The most challenging issue in the ongoing investigations and studies on the effectiveness of using BoNT-A to prevent the severity of Migraine include; secrecy among the investigators and patients and also the side effects of the treatment. However, randomized controlled trials have continued to provide BT-medical evidence for the treatment. Still, to enhance crucial scientific progress, there is a need to comprehend the demerits associated with all investigative tools used during randomized controlled trials [11]. With all the theoretical limitations and advantages discussed and the potential of having a better understanding between test arms and placebo, it seems almost impossible to gather enough evidence towards the efficacy of Botulinum toxin type A in preventing Migraine severe pain from the increasing trials. Therefore, before any future appeals are made on clinical trials on Botulinum toxin type A and Migraine, there is a need to consider the following facets:

The need to establish neuropeptide (CGRP or SP); towards the Dural inflammation caused by BoNT-A.

The practical evaluation on the antidromic transfer of Botulinum toxin type A.

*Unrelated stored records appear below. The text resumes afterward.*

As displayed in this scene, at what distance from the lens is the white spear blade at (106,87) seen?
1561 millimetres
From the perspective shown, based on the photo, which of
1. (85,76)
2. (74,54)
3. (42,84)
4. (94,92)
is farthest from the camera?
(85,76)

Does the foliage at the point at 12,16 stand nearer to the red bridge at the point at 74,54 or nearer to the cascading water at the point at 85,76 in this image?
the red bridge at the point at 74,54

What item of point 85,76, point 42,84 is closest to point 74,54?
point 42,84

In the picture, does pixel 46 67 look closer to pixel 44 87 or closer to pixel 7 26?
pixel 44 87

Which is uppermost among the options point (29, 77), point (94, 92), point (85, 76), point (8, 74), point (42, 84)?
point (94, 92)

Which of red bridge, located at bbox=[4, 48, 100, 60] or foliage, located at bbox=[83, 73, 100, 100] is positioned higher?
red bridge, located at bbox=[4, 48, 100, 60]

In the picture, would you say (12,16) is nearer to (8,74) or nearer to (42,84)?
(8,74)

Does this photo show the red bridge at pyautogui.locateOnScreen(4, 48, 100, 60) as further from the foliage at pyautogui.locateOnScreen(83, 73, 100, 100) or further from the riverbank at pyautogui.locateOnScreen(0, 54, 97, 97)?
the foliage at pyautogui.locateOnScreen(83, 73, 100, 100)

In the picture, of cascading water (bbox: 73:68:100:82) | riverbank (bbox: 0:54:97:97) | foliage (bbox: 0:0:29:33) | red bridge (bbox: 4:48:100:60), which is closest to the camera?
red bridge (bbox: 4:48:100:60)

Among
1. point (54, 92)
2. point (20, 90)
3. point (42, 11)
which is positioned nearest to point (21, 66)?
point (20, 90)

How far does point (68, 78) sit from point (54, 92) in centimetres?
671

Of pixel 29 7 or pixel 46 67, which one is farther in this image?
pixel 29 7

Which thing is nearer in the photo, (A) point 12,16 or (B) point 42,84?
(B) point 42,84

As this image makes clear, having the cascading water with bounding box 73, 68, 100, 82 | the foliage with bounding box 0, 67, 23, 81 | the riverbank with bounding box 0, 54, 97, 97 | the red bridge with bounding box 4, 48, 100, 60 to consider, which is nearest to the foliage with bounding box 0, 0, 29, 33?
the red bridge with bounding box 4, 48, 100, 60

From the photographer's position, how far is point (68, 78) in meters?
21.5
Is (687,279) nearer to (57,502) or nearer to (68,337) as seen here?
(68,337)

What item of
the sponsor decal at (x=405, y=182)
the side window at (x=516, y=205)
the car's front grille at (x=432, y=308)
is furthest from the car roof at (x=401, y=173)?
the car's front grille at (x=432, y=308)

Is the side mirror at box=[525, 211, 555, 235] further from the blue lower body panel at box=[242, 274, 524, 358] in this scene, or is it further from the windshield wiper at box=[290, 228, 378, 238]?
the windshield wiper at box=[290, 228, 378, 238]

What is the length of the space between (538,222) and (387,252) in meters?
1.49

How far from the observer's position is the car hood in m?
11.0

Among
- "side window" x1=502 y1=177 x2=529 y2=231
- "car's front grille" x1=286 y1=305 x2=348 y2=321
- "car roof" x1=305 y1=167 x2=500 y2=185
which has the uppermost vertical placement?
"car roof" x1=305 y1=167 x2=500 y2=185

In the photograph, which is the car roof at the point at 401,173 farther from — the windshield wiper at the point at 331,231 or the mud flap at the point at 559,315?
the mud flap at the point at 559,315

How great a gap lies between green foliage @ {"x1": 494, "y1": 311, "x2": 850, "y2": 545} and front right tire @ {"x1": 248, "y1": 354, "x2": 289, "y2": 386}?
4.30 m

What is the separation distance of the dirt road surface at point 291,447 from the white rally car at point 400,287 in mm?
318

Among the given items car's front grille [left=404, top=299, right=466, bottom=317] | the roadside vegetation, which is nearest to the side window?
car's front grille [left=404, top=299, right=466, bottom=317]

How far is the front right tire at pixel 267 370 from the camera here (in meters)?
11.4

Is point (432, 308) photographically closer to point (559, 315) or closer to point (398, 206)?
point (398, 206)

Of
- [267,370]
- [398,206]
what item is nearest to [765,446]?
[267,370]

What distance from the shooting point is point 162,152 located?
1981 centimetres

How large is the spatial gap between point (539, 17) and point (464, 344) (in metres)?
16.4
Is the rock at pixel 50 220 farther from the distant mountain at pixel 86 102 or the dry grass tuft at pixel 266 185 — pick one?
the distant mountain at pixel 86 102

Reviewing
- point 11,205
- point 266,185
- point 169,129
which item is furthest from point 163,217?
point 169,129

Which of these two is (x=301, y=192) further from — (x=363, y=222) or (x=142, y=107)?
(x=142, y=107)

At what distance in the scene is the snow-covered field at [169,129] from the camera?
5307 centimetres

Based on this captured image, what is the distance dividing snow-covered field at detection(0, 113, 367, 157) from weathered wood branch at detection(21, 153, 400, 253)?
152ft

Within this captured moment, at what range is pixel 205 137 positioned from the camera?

Due to superficial needling or dry and pain relief, the clinical effects should be studied more critically in Migraine patients.

Conclusion

In conclusion, Migraine is a vital cause of disability problems worldwide; chronic Migraine reduces patients’ quality of life and is a prevalent condition. Currently, FDA has approved a fixed technique and follow-up clinic visits for BoNT-A pain injections that help to reduce the severity of Migraine and also reduce the duration of Migraine prevention or reduction in patients, and the techniques are essential to enhance pain relief for patients for a period of up to 12 weeks and above. Botulinum toxin type A (BoNT-A) has emerged as an interesting treatment option for a variety of health issues, including migraines. BoNT-A reduces muscular contractions and prevents neurotransmitters from passing pain signals to the brain, hence greatly lowering migraine pain. The treatment is highly effective, with a 65% response rate in migraine patients treated with BoNT-A after three sessions. BoNT-A treatment is safe and highly effective in avoiding migraine headaches, with a monthly decrease in the amount of headache and head pain medications provided to acute patients. Patients might have injections every 12 weeks, depending on their specific needs, even though the treatment’s benefits are temporary. Studies continue to demonstrate the usefulness of BoNT-A as a treatment for migraines, and the treatment continues to provide migraine patients the opportunity to live a life free of discomfort.